Но Нинино предостережение «не высовываться» напоминало о зыбкости существующего положения. В последнее время по институту снова прокатилась волна репрессий и комсомольских проверок. В общежитии лечфака опять был «рейд», возглавляемый неугомонными Мюллером и Чугуновым. Этот раз «накрыли» всю агеевскую компанию. Причём очень крепко. Дело было в субботу вечером, и суровые, закалённые шестикурсники из 421-ой как раз полным составом дули водку, резались в преферанс и слушали Розенбаума – то есть занимались тем, чем обычно занимались долгими зимними вечерами. При этом присутствовали несколько женщин.
«Комсомольский прожектор», не поднимая шума, первым делом ворвался к ним в комнату. Внезапность была полная, никто не успел предупредить. Колода карт, бутылка водки, две девушки и сомнительные песни про «суку подколодную» и гордого уркагана Сэмэна! Corpus delicti был налицо.

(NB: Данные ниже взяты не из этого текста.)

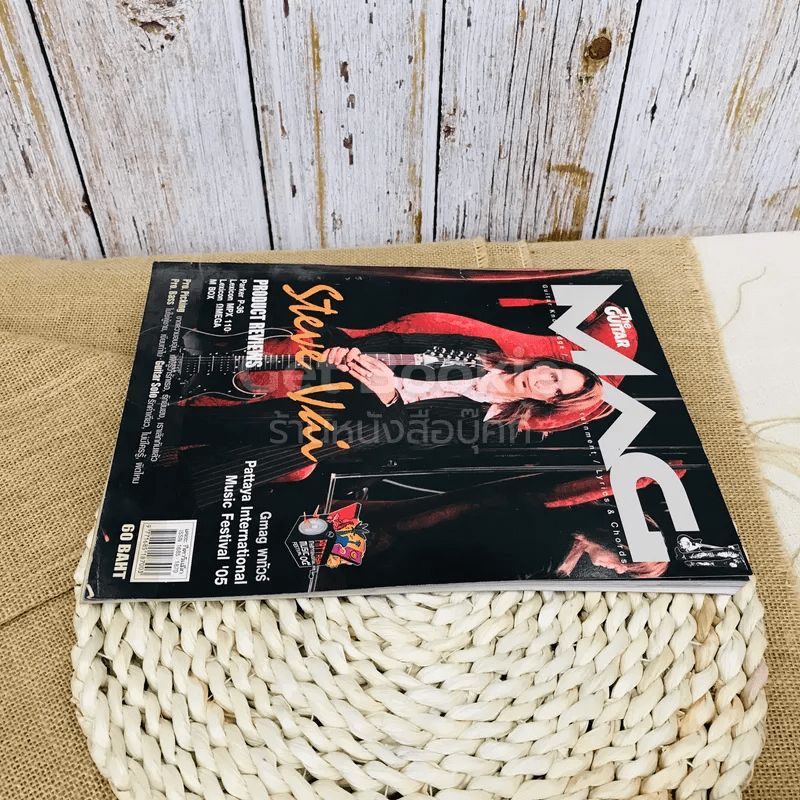 The Guitar Mag No.373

Все участники=провинившиеся, включая и Ваню Агеева, переписаны и поданы в деканат и комитет комсомола.
«Дело» начало набирать обороты – сначала медленно, а потом всё быстрее и быстрее. Пока что всех «застуканных», включая и девушек, выселили из общежития. В ближайшей перспективе светило разбирательство «факта» на заседании бюро курсового Комитета комсомола с почти бесспорной перспективой исключения из рядов ВЛКСМ. За этим следовало автоматическое исключение из института. То, что участники «пьянки» все учились на шестом курсе и всего-навсего «культурно отдыхали» у себя дома, не мешая соседям и не нарушая правила внутреннего распорядка, отличались хорошей успеваемостью и достойным поведением, а один из них даже был председателем СНО – смягчающими обстоятельствами не являлись. Агеев лишь сказал, что «давно надо было валить с этой …банной общаги- я сколько раз говорил», поскучнел, помрачнел, куда-то пропал и несколько последних дней на занятиях не показывался.
Было ещё несколько подобных «залётов» – то троих студентов лечфака накрыли в Тамбове с «фарцовкой», то спортсмены-пловцы на соревнованиях устроили драку в ресторане Ялты, то Андрюха Воробёв, по кличке «Джоник», подрабатывая медбратом в 3-ей хирургии, был уличён в употреблении наркотиков. Всех их Булгаков знал довольно хорошо. Студенты-медики, совершившие «противоправные действия», попали в милицию. Пока там разбирались и то ли заводили, то ли не заводили уголовное дело, «сигнал» приходил на институт, откуда переадресовывался в институтский Комитет комсомола, который и должен был быстренько разобраться с «залетевшими».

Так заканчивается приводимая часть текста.